#### EXERCISE:
Locate the line containing "What is the distance between", then please write out that line and all the lines below it in the entries exactly.

START DATASET CONTENT

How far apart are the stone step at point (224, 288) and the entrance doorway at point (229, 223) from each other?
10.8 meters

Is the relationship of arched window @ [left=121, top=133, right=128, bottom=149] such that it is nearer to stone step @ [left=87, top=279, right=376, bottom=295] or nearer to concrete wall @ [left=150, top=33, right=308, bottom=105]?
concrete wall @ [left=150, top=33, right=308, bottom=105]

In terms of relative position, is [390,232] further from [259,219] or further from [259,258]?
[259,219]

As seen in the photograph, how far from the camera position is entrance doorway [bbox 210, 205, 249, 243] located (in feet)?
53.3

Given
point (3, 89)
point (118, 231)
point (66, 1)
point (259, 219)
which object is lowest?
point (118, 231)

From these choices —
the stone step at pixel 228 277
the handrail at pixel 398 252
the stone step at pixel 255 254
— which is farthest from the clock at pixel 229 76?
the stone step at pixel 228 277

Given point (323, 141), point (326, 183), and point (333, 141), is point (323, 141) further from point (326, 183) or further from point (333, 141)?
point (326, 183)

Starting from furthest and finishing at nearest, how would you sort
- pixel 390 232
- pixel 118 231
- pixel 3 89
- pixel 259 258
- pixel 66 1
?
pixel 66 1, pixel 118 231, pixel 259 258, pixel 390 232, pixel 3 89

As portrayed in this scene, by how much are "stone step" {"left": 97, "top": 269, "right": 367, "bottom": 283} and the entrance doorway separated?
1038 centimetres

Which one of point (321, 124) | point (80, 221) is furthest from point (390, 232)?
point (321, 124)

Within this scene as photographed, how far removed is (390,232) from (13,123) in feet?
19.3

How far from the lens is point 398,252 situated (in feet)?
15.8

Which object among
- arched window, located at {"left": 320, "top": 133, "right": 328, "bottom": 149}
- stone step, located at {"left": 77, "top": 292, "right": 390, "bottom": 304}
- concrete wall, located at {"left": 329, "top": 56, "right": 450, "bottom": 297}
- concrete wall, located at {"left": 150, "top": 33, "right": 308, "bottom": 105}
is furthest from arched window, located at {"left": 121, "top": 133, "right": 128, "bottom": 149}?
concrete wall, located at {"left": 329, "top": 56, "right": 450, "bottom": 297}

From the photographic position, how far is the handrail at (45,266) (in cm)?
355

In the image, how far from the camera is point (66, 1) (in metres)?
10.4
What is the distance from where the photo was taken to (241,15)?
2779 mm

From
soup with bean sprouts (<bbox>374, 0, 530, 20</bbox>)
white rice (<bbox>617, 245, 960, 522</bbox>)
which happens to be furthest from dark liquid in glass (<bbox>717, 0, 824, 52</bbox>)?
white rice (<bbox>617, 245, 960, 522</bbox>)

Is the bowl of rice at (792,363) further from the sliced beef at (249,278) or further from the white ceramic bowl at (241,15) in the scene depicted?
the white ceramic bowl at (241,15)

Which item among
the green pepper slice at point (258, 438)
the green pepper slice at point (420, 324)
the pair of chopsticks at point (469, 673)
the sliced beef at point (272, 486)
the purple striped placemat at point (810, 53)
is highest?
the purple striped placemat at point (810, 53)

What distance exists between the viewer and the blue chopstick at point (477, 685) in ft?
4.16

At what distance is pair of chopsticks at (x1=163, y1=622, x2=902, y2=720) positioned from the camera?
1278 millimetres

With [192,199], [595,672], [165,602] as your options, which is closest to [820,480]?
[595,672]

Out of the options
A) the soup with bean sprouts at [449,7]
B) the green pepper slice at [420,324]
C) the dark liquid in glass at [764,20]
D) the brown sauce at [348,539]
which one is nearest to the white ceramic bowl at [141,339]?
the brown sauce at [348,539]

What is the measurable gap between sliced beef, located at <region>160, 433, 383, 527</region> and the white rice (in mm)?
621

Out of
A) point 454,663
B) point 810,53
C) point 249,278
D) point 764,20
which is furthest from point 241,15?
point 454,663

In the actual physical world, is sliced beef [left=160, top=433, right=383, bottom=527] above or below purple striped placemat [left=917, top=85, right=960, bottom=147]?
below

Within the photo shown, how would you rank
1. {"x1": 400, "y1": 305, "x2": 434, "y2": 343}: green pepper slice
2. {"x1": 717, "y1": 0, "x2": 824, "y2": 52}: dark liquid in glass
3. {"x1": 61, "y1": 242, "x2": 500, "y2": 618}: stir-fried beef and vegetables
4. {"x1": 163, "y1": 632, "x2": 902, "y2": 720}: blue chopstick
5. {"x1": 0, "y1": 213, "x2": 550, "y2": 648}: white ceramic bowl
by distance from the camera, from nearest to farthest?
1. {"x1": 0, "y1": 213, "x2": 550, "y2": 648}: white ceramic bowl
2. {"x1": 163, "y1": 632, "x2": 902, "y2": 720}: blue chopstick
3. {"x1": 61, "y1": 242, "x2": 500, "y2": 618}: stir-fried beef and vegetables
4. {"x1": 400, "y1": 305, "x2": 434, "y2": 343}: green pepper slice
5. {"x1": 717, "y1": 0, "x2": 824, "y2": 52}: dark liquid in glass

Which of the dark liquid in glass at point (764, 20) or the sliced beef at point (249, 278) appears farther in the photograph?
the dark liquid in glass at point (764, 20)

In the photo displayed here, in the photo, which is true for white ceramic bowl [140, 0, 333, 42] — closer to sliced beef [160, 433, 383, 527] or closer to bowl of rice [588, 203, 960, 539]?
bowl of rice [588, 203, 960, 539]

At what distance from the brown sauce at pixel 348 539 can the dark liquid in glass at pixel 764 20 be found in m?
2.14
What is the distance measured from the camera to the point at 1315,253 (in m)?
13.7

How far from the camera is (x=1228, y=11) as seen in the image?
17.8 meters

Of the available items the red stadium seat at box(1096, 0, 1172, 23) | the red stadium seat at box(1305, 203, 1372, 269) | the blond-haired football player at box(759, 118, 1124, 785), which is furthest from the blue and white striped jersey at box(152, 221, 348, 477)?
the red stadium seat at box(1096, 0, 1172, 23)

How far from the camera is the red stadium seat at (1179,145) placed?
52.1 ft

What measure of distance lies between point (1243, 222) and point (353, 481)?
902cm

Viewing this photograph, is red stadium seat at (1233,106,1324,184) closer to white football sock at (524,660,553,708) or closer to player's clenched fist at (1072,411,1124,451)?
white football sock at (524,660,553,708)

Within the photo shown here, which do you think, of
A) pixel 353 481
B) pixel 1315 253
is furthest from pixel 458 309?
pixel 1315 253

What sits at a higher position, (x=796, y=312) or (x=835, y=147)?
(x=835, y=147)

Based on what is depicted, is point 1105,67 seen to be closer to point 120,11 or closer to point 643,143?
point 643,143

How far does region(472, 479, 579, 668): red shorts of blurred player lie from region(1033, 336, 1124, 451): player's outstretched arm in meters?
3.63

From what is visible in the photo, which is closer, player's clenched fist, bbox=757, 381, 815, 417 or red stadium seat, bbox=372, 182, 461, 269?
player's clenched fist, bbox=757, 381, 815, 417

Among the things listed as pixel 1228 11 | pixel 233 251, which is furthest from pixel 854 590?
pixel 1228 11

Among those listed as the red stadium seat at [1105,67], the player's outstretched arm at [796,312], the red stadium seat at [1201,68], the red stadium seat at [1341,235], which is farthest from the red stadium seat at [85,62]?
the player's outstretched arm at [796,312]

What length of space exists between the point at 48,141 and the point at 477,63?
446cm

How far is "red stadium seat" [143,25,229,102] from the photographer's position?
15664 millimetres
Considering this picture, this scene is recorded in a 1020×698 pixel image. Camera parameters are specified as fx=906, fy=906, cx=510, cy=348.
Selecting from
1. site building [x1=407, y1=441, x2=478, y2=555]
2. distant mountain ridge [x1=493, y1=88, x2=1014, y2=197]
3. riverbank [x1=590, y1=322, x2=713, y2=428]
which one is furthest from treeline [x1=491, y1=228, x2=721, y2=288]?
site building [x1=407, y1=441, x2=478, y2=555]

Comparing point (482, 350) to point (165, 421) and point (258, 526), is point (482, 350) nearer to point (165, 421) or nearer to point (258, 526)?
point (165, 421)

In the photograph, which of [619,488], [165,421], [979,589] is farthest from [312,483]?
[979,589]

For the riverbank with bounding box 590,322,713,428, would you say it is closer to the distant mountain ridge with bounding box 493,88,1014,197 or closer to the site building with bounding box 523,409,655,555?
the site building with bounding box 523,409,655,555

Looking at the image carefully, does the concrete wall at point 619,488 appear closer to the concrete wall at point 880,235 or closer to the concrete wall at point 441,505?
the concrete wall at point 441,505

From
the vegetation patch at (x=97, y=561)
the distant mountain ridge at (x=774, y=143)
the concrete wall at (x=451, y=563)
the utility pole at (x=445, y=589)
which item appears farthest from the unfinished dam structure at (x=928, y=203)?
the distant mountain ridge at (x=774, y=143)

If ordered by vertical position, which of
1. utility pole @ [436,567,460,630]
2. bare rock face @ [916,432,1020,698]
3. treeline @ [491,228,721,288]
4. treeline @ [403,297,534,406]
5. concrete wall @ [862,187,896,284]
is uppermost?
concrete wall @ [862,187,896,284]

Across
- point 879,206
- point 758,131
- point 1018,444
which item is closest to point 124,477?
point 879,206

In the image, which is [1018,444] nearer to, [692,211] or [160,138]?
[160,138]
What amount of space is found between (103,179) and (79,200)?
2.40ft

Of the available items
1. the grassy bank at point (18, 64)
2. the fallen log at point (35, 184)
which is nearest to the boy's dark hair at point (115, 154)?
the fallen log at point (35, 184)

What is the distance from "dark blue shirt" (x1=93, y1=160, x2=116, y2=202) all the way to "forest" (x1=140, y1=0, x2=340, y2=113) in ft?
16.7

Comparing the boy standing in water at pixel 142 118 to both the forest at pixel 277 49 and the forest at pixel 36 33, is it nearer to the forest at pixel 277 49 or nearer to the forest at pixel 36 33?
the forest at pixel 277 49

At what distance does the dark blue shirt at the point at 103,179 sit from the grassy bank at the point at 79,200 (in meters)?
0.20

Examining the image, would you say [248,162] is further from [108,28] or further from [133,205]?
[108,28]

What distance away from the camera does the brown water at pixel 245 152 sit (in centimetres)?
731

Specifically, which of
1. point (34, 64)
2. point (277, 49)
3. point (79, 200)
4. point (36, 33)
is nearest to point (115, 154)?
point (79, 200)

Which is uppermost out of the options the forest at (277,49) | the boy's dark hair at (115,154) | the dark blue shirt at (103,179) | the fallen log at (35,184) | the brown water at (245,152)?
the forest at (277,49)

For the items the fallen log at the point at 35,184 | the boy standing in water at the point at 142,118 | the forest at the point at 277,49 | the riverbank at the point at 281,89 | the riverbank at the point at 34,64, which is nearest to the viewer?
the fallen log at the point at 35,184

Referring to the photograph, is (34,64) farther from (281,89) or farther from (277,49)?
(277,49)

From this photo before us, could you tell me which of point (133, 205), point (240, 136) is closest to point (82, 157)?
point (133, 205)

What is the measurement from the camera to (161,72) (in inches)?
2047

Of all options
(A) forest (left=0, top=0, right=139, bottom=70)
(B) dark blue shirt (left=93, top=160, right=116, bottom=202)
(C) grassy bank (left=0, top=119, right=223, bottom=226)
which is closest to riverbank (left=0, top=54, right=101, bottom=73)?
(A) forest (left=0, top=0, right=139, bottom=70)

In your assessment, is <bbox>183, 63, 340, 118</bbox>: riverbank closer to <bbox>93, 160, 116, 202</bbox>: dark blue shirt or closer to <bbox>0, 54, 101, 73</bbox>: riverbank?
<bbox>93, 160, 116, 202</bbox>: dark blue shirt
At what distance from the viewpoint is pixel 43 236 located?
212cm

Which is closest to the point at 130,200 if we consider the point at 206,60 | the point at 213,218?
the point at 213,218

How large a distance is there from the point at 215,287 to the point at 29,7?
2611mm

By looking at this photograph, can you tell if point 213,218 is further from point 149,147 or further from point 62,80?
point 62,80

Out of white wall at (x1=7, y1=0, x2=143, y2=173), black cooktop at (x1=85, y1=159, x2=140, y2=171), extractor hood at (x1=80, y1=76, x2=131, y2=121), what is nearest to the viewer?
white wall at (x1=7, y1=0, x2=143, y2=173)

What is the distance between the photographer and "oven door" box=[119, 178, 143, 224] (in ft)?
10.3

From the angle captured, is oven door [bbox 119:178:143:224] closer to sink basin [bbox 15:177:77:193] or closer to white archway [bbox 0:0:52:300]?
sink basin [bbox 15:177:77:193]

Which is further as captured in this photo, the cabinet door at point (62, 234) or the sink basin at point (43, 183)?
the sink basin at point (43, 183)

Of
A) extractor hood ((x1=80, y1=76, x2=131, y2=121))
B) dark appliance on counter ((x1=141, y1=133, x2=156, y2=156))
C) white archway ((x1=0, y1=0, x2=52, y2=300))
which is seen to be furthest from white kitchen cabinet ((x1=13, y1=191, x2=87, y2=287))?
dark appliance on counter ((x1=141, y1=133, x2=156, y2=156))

END DATASET CONTENT

#### COMPLETED TASK:
What is the distance between the photographer and "oven door" box=[119, 178, 143, 224] (in ft)?
10.3

From the angle captured, is oven door [bbox 119:178:143:224] closer to sink basin [bbox 15:177:77:193] or closer to white archway [bbox 0:0:52:300]?
sink basin [bbox 15:177:77:193]

Which is further as captured in this photo, the cabinet door at point (62, 234) or the sink basin at point (43, 183)?
the sink basin at point (43, 183)

Of
A) extractor hood ((x1=80, y1=76, x2=131, y2=121))
B) dark appliance on counter ((x1=141, y1=133, x2=156, y2=156))
C) white archway ((x1=0, y1=0, x2=52, y2=300))
which is seen to be furthest from white kitchen cabinet ((x1=13, y1=191, x2=87, y2=287))?
dark appliance on counter ((x1=141, y1=133, x2=156, y2=156))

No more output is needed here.